- [Work required]
Set the listing down again in full, word for word, with the pictures left out.

··· Provided material

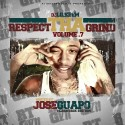 Respect Tha Grind 7 (Hosted By Jose Guapo) mixtape cover art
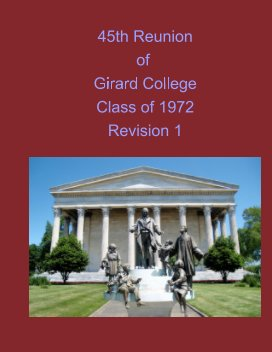 45th Reunion of Girard College Class of 1972 Revision 1 book cover
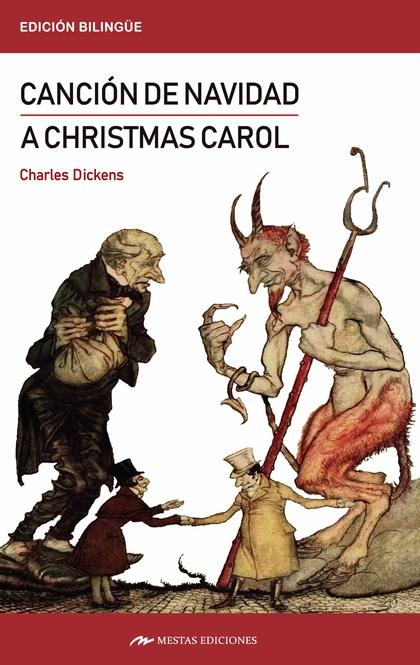 A CHRISTMAS CAROL / CANCIÓN DE NAVIDAD.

······

- [Written reply]
 Respect Tha Grind 7 (Hosted By Jose Guapo) mixtape cover art
 45th Reunion of Girard College Class of 1972 Revision 1 book cover
 A CHRISTMAS CAROL / CANCIÓN DE NAVIDAD.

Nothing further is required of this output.